While some of our training data includes personal information that is available on the public internet, we want our models to learn about the world, not private individuals. So we work to remove personal information from the training dataset where feasible, fine-tune models to reject requests for personal information of private individuals, and respond to requests from individuals to delete their personal information from our systems. These steps minimize the possibility that our models might generate responses that include the personal information of private individuals.
Improving factual accuracy
Today’s large language models predict the next series of words based on patterns they have previously seen, including the text input the user provides. In some cases, the next most likely words may not be factually accurate.
Improving factual accuracy is a significant focus for OpenAI and many other AI developers, and we’re making progress. By leveraging user feedback on ChatGPT outputs that were flagged as incorrect as a main source of data—we have improved the factual accuracy of GPT-4. GPT-4 is 40% more likely to produce factual content than GPT-3.5.

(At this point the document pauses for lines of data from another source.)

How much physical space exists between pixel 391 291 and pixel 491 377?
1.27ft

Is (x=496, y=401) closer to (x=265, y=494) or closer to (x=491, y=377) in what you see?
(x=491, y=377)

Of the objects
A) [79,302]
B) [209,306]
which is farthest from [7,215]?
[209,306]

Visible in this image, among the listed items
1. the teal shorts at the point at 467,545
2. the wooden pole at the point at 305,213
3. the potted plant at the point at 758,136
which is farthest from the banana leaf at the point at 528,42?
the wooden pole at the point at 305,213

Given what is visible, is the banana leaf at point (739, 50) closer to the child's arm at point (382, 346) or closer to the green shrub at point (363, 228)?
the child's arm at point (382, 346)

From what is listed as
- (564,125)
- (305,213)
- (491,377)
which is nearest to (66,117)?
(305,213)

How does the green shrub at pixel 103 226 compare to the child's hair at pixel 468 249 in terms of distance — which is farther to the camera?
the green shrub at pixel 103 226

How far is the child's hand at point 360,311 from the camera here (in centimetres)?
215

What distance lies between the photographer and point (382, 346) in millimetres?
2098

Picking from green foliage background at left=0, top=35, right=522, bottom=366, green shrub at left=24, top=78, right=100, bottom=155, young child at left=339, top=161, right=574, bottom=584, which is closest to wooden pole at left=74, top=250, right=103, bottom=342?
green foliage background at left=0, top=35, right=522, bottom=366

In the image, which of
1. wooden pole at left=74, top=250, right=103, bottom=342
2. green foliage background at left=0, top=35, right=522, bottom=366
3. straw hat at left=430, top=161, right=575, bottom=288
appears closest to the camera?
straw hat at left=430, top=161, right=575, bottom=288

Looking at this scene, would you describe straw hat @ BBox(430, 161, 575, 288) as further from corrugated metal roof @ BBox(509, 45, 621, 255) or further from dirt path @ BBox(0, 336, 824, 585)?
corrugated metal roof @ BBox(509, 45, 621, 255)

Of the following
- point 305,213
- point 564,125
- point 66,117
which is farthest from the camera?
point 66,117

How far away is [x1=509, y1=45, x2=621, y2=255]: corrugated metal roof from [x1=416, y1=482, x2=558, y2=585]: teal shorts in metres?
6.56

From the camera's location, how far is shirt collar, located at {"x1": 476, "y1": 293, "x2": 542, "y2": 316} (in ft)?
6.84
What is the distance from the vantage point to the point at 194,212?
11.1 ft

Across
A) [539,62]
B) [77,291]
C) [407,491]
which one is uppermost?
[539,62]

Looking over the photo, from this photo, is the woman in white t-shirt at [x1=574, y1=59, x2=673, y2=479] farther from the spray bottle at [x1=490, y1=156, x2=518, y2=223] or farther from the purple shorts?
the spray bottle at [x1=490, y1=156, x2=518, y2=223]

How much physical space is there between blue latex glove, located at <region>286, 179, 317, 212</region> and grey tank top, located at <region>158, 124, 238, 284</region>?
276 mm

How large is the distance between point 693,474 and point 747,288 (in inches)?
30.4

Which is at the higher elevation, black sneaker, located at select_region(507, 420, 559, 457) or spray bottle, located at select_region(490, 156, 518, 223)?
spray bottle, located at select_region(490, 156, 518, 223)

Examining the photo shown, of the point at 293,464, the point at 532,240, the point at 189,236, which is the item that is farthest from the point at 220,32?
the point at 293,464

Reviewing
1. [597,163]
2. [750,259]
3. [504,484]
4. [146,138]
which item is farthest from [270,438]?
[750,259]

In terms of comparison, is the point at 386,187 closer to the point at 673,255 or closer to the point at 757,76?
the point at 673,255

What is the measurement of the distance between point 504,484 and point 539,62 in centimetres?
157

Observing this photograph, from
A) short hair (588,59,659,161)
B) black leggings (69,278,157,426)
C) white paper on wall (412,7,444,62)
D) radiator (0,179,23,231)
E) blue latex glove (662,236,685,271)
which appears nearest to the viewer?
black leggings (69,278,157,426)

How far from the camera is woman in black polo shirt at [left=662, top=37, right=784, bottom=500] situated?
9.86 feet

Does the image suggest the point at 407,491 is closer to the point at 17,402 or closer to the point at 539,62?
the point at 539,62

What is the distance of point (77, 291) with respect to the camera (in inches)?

When users sign up to use the tool, we strive to be as transparent as possible that ChatGPT may not always be accurate. However, we recognize that there is much more work to do to further reduce the likelihood of hallucinations and to educate the public on the current limitations of these AI tools.
Continued research and engagement
We believe that a practical approach to solving AI safety concerns is to dedicate more time and resources to researching effective mitigations and alignment techniques and testing them against real-world abuse.
Importantly, we also believe that improving AI safety and capabilities should go hand in hand. Our best safety work to date has come from working with our most capable models because they are better at following users’ instructions and easier to steer or “guide.”
We will be increasingly cautious with the creation and deployment of more capable models, and will continue to enhance safety precautions as our AI systems evolve.
While we waited over 6 months to deploy GPT-4 in order to better understand its capabilities, benefits, and risks, it may sometimes be necessary to take longer than that to improve AI systems’ safety. Therefore, policymakers and AI providers will need to ensure that AI development and deployment is governed effectively at a global scale, so no one cuts corners to get ahead. This is a daunting challenge requiring both technical and institutional innovation, but it’s one that we are eager to contribute to.
Addressing safety issues also requires extensive debate, experimentation, and engagement, including on the bounds of AI system behavior. We have and will continue to foster collaboration and open dialogue among stakeholders to create a safe AI ecosystem.